Soooooo.... I have been playing (working) with the fleece I've acquired.

On June 21st I attended the Lambs Down Festival in Carleton Place and was fortunate enough to bump into Carlene, a woman I met at the Knit Knackers Spin night and who is also a member of the Ottawa Valley Weavers' and Spinners' Guild.

Since this was held at the Canadian Cooperative Wool Growers location, I knew she had snagged a good load of fleece recently.  Thankfully, she was ever so helpful and directed me to the location for picking out fleece.  We found a gentleman there, who provided garbage bags and said "go to it".

I filled 2 garbage bags!!  14 lbs of fleece, of a medium-coarse grade, for $3.00 per lb.  Unfortunately, you really have to dig through them and have at least some knowledge of what you're looking for, in order to process and spin it into yarn.  

That was where Carlene was most helpful.  Even though the fleeces are just dumped in a bin, sorting through it and finding what looks to be decent quality is the trick.  And just so you know, in the farming vernacular, a "tag" is a big-ass lump of crap from the sheep's rear end.  LOL  Carlene just about jumped when she warned me I almost put my hand on a big lump of it.

Anyways, she was a good sport and spent the time helping me and I can't thank her enough.

Enough of that... now for pictures:

Raw fleece, ready to be washed

Drying in the sun

Close up

Length of locks (tails) Batch 1
These are about 6" long when stretched out

Batch 2 - I didn't take pics before washing, this is what it looks like dried.

I sat last night for about 4 hrs and pulled out locks for dyeing.
These locks are 8 - 10 inches long.

Tails that weren't clean enough for dyeing, I sat and "flicked", basically, used a small dog slicker brush to brush them out and remove any vm (vegetable matter)

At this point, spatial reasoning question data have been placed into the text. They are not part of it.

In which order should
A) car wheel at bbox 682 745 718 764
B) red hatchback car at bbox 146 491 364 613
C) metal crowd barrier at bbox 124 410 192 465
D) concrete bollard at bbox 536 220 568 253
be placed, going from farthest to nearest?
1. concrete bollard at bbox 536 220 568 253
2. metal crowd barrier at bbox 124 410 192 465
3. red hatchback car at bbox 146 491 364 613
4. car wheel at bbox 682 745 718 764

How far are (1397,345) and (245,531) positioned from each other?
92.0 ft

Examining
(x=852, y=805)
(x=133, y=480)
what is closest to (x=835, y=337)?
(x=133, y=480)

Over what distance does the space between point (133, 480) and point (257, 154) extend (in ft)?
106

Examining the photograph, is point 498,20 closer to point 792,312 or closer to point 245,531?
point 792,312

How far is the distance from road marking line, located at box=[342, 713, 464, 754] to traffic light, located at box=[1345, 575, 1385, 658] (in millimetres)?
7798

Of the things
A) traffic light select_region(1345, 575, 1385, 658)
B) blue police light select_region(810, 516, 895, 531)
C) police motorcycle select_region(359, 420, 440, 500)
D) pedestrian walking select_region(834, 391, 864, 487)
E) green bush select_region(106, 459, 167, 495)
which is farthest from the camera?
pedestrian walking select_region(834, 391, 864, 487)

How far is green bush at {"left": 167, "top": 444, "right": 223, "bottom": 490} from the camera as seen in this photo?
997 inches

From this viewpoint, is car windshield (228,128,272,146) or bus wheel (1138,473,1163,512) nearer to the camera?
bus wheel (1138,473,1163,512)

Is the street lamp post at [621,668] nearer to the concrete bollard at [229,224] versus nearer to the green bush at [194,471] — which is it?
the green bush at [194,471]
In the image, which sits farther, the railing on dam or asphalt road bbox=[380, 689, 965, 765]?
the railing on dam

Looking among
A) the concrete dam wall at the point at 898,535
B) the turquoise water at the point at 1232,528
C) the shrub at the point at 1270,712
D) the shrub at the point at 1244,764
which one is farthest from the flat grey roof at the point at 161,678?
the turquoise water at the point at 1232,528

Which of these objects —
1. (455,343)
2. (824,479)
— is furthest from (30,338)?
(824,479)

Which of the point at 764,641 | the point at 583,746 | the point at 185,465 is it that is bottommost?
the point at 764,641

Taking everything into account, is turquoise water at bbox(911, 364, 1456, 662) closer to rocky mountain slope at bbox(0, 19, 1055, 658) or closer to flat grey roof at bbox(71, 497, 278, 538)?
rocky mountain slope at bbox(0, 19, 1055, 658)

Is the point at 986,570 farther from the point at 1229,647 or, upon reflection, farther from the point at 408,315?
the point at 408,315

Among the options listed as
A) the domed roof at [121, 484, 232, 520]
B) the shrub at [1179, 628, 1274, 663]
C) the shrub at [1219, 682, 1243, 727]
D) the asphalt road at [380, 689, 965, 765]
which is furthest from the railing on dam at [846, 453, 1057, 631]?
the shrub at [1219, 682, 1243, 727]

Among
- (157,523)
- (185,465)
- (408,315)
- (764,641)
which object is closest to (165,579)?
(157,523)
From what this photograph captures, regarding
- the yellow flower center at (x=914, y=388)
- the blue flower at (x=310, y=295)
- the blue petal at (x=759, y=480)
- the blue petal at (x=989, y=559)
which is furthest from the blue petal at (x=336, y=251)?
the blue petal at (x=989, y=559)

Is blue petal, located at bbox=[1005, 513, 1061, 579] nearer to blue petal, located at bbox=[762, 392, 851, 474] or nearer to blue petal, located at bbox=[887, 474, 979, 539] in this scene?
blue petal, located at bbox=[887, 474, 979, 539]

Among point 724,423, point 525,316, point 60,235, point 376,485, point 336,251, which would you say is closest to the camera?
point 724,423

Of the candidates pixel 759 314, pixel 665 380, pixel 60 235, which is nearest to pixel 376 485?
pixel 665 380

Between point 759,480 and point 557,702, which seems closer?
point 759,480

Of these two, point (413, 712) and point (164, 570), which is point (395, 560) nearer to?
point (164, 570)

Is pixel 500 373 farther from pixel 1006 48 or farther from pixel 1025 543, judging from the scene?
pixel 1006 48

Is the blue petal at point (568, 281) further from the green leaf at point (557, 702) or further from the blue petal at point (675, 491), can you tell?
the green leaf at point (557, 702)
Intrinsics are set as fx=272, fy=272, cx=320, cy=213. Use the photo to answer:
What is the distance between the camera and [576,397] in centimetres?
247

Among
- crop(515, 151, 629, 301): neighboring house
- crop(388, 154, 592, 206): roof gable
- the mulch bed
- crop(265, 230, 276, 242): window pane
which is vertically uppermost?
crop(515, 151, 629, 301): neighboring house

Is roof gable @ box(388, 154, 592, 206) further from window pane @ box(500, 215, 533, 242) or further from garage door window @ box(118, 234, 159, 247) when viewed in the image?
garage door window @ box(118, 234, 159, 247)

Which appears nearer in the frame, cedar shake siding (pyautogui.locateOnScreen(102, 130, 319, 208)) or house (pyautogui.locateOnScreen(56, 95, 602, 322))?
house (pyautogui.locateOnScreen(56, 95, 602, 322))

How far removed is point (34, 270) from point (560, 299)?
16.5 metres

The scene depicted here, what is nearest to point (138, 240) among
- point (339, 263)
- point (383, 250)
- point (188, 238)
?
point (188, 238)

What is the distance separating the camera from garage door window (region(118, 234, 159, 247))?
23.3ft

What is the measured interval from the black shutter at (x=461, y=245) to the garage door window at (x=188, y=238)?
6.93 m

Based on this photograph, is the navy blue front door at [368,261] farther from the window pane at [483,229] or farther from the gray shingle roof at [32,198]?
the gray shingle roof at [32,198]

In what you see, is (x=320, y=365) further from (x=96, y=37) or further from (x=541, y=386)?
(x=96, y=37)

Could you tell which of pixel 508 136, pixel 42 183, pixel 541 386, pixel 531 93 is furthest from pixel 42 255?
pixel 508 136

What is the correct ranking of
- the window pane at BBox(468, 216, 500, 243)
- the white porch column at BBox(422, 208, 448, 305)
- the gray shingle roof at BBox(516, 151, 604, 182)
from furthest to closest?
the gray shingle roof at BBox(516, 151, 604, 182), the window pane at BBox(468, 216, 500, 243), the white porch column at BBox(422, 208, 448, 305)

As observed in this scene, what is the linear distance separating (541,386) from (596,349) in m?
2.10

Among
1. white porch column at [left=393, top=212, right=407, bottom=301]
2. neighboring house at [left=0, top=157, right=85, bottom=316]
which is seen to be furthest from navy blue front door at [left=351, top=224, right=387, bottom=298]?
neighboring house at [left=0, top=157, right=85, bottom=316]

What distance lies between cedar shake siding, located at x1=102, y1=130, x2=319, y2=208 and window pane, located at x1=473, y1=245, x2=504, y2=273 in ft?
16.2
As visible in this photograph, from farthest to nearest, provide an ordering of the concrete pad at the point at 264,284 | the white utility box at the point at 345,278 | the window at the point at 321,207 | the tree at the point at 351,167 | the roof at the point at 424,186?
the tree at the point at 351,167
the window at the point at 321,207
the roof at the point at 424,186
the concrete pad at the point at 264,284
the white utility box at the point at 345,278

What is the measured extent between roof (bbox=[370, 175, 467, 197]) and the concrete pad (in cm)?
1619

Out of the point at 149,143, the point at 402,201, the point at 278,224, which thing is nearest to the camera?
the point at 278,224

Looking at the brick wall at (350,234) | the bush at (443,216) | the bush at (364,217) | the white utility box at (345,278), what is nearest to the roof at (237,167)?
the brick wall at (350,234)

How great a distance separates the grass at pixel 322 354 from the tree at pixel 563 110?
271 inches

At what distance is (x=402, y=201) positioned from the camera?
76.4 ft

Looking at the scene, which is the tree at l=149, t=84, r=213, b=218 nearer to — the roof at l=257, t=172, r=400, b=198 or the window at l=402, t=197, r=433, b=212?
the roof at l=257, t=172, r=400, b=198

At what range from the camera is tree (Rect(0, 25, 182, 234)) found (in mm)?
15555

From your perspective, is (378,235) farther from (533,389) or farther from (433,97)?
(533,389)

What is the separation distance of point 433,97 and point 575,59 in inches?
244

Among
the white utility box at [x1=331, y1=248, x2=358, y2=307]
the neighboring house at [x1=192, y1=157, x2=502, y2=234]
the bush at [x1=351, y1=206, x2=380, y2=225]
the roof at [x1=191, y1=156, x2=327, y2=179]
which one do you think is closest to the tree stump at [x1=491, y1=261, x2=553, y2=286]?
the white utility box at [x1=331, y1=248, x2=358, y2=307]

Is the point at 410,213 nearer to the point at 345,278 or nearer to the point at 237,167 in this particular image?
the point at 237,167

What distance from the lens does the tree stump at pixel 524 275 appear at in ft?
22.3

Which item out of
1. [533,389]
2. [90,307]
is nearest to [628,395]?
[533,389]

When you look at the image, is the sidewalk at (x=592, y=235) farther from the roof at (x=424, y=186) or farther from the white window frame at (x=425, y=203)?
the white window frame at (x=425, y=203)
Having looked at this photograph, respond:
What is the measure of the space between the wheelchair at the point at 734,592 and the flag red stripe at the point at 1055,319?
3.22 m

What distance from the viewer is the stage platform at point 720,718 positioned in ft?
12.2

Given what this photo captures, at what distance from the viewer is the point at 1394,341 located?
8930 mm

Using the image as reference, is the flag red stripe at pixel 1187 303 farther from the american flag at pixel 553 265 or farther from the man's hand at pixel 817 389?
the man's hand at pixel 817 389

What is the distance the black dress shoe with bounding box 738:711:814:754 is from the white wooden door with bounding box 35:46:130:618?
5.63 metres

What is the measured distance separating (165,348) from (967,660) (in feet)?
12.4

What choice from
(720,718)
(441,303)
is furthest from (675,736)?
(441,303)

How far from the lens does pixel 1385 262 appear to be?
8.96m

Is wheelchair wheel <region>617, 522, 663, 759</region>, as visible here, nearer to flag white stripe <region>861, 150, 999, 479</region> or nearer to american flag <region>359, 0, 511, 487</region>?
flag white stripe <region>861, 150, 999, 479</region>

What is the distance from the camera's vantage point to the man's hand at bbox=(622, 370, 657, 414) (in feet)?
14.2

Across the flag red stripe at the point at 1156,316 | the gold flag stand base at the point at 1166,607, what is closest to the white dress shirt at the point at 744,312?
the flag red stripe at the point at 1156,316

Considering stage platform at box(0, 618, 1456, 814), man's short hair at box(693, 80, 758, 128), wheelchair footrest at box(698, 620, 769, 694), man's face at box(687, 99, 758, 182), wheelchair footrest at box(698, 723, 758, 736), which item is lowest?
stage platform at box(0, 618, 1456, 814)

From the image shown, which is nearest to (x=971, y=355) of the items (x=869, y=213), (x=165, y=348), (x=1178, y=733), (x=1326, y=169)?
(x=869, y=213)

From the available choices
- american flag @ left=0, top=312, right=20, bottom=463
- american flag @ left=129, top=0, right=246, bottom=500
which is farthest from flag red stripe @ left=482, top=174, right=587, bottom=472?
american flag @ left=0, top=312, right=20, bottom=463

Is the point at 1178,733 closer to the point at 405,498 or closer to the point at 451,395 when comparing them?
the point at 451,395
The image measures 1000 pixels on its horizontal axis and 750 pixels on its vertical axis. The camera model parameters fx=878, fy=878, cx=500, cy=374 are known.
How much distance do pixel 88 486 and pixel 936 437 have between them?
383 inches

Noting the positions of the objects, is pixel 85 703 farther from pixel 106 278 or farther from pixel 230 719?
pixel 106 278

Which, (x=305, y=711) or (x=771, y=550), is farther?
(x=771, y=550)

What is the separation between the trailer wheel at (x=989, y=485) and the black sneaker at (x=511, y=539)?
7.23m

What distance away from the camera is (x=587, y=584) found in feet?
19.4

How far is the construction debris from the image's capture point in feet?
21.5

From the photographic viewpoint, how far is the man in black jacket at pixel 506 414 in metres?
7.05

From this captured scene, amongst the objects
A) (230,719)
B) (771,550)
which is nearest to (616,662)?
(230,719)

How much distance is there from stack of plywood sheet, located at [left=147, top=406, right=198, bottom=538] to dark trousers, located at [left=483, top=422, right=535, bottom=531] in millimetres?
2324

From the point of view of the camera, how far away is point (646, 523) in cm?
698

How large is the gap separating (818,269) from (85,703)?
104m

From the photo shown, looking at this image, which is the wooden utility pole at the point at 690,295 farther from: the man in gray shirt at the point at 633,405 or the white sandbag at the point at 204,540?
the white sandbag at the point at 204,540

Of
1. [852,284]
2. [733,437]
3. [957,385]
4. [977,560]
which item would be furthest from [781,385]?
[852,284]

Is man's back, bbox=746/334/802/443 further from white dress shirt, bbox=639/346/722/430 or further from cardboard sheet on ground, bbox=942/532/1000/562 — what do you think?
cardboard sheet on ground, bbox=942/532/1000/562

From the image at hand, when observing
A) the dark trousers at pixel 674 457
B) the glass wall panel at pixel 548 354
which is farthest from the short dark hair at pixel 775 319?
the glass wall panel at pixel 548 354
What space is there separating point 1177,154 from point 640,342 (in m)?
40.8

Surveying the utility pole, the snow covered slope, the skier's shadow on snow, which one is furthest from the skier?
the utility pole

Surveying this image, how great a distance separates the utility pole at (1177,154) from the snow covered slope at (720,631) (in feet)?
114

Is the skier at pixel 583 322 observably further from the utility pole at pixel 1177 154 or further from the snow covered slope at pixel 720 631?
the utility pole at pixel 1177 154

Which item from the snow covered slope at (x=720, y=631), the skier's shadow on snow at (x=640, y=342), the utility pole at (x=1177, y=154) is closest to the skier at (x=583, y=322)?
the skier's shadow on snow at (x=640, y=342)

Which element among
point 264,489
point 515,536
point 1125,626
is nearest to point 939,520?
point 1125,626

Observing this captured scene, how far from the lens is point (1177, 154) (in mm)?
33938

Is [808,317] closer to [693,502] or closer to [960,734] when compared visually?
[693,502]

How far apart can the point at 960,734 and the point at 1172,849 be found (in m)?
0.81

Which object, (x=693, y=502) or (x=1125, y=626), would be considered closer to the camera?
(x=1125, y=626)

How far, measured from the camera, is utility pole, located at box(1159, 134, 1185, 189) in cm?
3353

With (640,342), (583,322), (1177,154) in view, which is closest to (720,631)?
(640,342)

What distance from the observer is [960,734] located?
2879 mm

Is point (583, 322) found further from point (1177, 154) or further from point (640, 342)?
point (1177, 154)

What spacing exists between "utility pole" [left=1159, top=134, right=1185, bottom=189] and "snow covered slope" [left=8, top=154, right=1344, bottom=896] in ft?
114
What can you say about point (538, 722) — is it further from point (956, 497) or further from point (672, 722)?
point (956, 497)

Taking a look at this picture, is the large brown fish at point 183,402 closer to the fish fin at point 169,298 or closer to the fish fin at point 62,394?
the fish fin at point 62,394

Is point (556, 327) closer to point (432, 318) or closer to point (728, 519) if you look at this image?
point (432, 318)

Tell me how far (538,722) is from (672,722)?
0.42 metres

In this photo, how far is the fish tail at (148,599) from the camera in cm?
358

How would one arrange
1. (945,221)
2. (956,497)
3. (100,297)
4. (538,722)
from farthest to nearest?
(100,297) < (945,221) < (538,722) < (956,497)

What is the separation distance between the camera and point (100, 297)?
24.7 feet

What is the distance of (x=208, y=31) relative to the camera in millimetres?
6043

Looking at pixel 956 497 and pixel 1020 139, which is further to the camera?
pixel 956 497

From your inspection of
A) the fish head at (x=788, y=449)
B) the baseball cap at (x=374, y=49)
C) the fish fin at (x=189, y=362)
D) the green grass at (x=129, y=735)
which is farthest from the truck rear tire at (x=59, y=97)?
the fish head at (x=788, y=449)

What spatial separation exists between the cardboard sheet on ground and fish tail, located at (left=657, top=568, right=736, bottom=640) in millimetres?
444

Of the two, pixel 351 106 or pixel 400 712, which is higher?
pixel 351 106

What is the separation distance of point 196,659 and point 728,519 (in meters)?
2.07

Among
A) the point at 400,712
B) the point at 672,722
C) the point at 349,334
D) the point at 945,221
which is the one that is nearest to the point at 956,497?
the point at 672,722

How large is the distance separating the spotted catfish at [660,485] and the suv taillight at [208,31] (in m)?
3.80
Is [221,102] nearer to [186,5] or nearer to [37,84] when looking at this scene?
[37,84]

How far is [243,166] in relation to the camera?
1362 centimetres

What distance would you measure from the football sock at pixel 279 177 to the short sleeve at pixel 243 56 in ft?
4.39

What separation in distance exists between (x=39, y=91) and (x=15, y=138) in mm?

The whole batch I did last night while watching a couple movies.  Processing fleece is not for the faint of heart, there's a ton of work involved.

First batch this morning, dyeing the locks.  My inspiration for this? Natalie Redding from Namaste Farms in California.  This woman is amazing and has awesome youtube videos showing how she makes her fabulous yarns.

Locks drying in the sun!  Aren't they pretty??

I have a couple more batches being dyed right now.  I'm adding to the orange/yellow.... I want a lot of these to make a really cool scarf.

This morning has been so nice outside, I grabbed the rest of the batch and sat and flicked and carded more of the same batch.  It's not something you really want to do in the house if you can avoid it.  The pile of dirt that ends up on the floor is significant.

Now with all the fluffy stuff that's left, I'm going to do some spinning with it tonight.  I really have no idea what breed this is, but the fleece is so soft, silky and has an amazing sheen to it, that I think it's going to spin up beautifully.

Will post pictures when some of that is completed.